» **Given records**:
******
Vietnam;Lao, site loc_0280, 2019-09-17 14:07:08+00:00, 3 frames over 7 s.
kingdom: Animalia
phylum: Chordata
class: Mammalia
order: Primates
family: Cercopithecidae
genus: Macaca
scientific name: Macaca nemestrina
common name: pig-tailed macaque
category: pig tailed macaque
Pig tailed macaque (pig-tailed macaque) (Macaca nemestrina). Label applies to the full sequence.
******
» **Your objective**: From the first line to the last, give the data again exactly.

» **The completed task**:
Vietnam;Lao, site loc_0280, 2019-09-17 14:07:08+00:00, 3 frames over 7 s.
kingdom: Animalia
phylum: Chordata
class: Mammalia
order: Primates
family: Cercopithecidae
genus: Macaca
scientific name: Macaca nemestrina
common name: pig-tailed macaque
category: pig tailed macaque
Pig tailed macaque (pig-tailed macaque) (Macaca nemestrina). Label applies to the full sequence.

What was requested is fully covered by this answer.